10.2 Either Party shall have the right to terminate the Agreement, partially or entirely, forthwith by sending a written notice of termination to the other Party specifying the reasons for the termination, if any of the following events occur:
10.2.1 The other party materially breaches any of its obligations under this agreement;
10.2.2 The other party breaches any of its obligations under this agreement and, notwithstanding a written request from the non-breaching party to remedy such a breach, fails to comply with such a request within a period of thirty  days following such notice;
10.2.3 An event of force majeure prevails for a period exceeding three (3) months; or
10.2.4 The other party becomes insolvent or enters liquidation, a petition in bankruptcy is filed for it or a receiver is appointed.
10.3 Upon the termination or expiry of this agreement, any rights and obligations of the parties, accrued prior to the termination or expiry thereof shall continue to exist.
10.4 Within [INSERT] days following termination of this agreement the Processor shall, at the direction of the Controller, either (a) return all personal data passed to the Processor by the Controller for processing, or (b) on receipt of instructions from the Controller, destroy all such data unless the Processor is prohibited from doing so by any applicable law.
10.5 The Processor may retain Controller Personal Data to the extent required by Data Protection Legislation and only to the extent and for such period as required by Data Protection Legislation and always provided that the Processor and any sub-processor shall ensure the confidentiality of all such Controller Personal Data and shall ensure that such Controller Personal Data is only processed as necessary for the purpose(s) specified in the Data Protection Legislation requiring its storage and for no other purpose.
10.6 The Processor shall provide written certification to Controller that it and any sub-processor has fully complied with this section 10 within [INSERT DATE] of the termination date.
- Intellectual Property Rights
11.1 The Processor is and shall remain the owner of any materials used or made available in the context of the delivery of the services.
11.2 The Processor grants to the Controller a limited, personal, non-exclusive, non-transferable right to use any material provided in the context of the delivery of the services.
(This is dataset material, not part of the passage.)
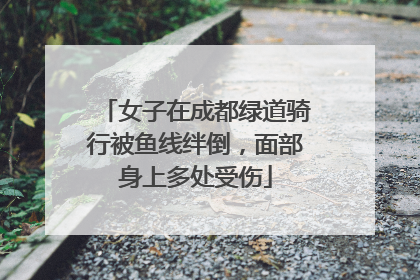 女子在成都绿道骑行被鱼线绊倒，面部身上多处受伤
This license is valid for the duration of the agreement.
11.3 The Controller is and shall remain the owner of any personal data supplied or made available to the Processor in the context of this agreement.
11.4 The Controller grants to the Processor a limited, personal, non-exclusive, non-transferable right to use any personal data provided only in the context of the delivery of the services. This license is valid for the duration of the agreement.
- Governing Law
12.1 This agreement shall be governed by and construed exclusively in accordance with the national law of the Member state in which the Controller is established.
- Entire agreement
13.1 This agreement contains the entire agreement and understanding between the parties with respect to the subject matter hereof and supersedes and replaces all prior agreements or understandings, whether written or oral, with respect to the same subject matter that are still in force between the parties.
13.2 Any amendments to this agreement, as well as any additions or deletions, must be agreed in writing by both the parties.
13.3 Whenever possible, the provisions of this agreement shall be interpreted in such a manner as to be valid and enforceable under the applicable law stated as per clause 12 above.
14.1 Should any provision of this agreement be invalid or unenforceable, then the remainder of this agreement shall remain valid and in force. The invalid or unenforceable provision shall be either (i) amended as necessary to ensure its validity and enforceability, while preserving the parties’ intentions as closely as possible or, if this is not possible, (ii) construed in a manner as if the invalid or unenforceable part had never been contained therein.